Parlare di architetture non può non far balzare alla mente quella città fantastica che è stata la Gotham City di Tim Burton: fumetto gotico spruzzato del gusto proprio del regista per le forme arcuate; quelle tondeggianti figure che sembrano la firma della sua immaginazione, arcate e ponti, finestre che si curvano in ogni angolo, che all’estremo diventano la lettera “W” stampata sulle tavolette di cioccolato Wonka o la montagnola dove Jack Skeleton canta in Nightmare before Christmas, che finisce arricciandosi su se stessa in una strana figura elastica. Non meno gotico è il villaggio di Sleepy Hollow: la prima volta che lo vediamo è una mattina brumosa, l’atmosfera è pallida e fumosa, le case annerite con il tetto a punta, alberi scheletrici e oscuri. Forse Gotham City, nelle sue immaginarie origini era proprio così…
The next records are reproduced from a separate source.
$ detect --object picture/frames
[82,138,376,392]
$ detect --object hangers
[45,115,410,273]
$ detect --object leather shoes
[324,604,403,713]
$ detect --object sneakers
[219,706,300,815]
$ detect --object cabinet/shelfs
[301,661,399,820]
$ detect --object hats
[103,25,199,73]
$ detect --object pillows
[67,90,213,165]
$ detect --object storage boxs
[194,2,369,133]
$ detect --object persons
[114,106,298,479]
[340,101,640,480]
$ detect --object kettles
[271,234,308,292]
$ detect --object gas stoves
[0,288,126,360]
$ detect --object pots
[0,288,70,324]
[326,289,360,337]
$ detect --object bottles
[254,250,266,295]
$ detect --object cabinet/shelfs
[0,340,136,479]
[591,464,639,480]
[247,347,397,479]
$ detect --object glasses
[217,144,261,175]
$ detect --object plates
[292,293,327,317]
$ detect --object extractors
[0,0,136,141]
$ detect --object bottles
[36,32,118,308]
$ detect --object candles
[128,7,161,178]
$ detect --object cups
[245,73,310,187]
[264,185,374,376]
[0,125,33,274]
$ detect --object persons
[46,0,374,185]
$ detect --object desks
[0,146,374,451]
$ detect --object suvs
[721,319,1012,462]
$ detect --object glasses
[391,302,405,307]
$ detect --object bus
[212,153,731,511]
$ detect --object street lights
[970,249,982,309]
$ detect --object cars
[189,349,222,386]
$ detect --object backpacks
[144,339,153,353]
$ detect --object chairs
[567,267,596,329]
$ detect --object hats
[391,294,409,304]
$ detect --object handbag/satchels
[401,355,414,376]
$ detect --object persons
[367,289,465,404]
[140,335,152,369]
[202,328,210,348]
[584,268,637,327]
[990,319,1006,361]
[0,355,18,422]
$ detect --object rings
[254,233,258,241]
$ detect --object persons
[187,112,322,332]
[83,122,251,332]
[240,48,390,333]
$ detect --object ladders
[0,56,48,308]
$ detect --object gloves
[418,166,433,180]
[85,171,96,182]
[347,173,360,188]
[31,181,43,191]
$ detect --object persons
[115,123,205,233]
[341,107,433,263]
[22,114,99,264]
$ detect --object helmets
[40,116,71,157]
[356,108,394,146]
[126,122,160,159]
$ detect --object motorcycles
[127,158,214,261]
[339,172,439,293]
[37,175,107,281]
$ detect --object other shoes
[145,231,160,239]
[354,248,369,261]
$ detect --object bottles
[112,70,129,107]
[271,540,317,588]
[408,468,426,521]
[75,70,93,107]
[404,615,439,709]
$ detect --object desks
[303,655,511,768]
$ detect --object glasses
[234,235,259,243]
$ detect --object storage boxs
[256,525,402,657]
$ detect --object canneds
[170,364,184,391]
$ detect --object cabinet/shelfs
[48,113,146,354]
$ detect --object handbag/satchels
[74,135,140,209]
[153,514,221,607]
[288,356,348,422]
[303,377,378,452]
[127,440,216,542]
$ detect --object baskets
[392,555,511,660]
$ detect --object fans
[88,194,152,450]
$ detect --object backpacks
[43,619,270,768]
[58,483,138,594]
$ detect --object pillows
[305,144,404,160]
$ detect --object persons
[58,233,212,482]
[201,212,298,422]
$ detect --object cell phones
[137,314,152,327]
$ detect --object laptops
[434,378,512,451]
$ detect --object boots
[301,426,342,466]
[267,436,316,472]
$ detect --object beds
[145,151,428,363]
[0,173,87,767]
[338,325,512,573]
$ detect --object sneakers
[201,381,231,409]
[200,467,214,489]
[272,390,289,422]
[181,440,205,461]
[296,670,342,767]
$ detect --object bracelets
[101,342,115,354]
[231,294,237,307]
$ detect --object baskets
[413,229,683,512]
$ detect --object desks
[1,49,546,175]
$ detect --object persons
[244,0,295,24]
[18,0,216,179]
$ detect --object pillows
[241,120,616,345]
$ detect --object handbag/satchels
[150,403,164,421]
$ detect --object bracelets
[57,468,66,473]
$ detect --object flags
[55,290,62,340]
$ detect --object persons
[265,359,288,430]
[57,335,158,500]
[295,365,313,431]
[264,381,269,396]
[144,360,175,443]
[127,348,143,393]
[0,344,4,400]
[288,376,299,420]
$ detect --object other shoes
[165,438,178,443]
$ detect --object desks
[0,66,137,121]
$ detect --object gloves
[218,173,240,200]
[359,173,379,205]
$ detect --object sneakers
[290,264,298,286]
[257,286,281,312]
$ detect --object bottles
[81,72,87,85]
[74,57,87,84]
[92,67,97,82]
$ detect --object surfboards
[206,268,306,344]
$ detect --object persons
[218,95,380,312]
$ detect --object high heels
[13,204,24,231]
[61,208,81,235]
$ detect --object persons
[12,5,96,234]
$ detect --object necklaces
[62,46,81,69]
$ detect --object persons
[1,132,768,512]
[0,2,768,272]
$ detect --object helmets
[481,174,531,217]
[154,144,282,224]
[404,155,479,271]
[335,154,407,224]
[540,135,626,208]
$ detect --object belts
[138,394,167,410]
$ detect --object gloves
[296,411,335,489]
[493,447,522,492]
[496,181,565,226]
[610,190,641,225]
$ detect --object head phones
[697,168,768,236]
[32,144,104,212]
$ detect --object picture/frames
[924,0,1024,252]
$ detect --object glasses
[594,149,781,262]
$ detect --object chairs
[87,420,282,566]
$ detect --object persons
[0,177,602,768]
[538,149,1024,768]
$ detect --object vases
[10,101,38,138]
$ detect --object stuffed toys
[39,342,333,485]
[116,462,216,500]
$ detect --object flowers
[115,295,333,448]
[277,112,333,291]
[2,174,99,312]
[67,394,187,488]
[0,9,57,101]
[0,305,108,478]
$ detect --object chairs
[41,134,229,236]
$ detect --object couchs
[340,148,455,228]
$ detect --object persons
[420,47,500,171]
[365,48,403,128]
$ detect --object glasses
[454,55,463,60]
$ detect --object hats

Le domande sono meglio delle risposte
Per certi versi Big Fish riesce a racchiudere e rendere chiara ogni sfumatura di cui Burton è capace. Da un a parte, è presente nel film lo stile cosiddetto “gotico” che lo contraddistingue, ma che io preferisco considerare come la parte visivamente oscura e misteriosa che c’è in ogni favola: uno stile stregonesco, umido e nebbioso, per descrivere la megera dall’occhio di vetro, o per il bosco infestato di ragni che porta a Spectre; qui, anche la concretezza degli effetti cinematografici senza computer grafica riesce a creare un mondo nero, vivo e vero, anche se è solo una storia. Dall’altra parte, Burton inserisce nel film anche quello stile rotondo da favola a lieto fine: un esempio, la luce che emana dall’inquadratura di Edward Bloom in un prato di asfodeli gialli mentre cerca di “convincere sua moglie a sposarlo”.
Ecco che, quando dalla storia si torna alla vita concreta, ci si accorge come sia più interessante l’invenzione: come sarebbe la realtà senza un racconto che la renda vivibile, come si potrebbe vivere se non raccogliendo gli eventi in storie, [img4]per poi raccontarle, per poi descriversi e rendersi eterni. Quanto sono finti i racconti di Edward Bloom? Quanto c’è di vero in tutte le sue storie? Molti hanno vissuto e amato quelle avventure, in una parola, ci hanno creduto e per questo le hanno rese reali. Vale la pena inventare storie incredibili, per questo motivo il regista continua a raccontare il suo eterno bisogno di favola nei suoi inesauribili mondi. Il cinema si incunea proprio in questa fessura così piccola: tra l’immaginazione e la realtà stanno i mondi di Tim Burton.
Molti hanno detto che Big Fish è il suo capolavoro, non credo che le definizioni si addicano ai suoi film. Preferisco nutrirmi ancora per tanto tempo delle piccole e saporite fette della sua fantasia.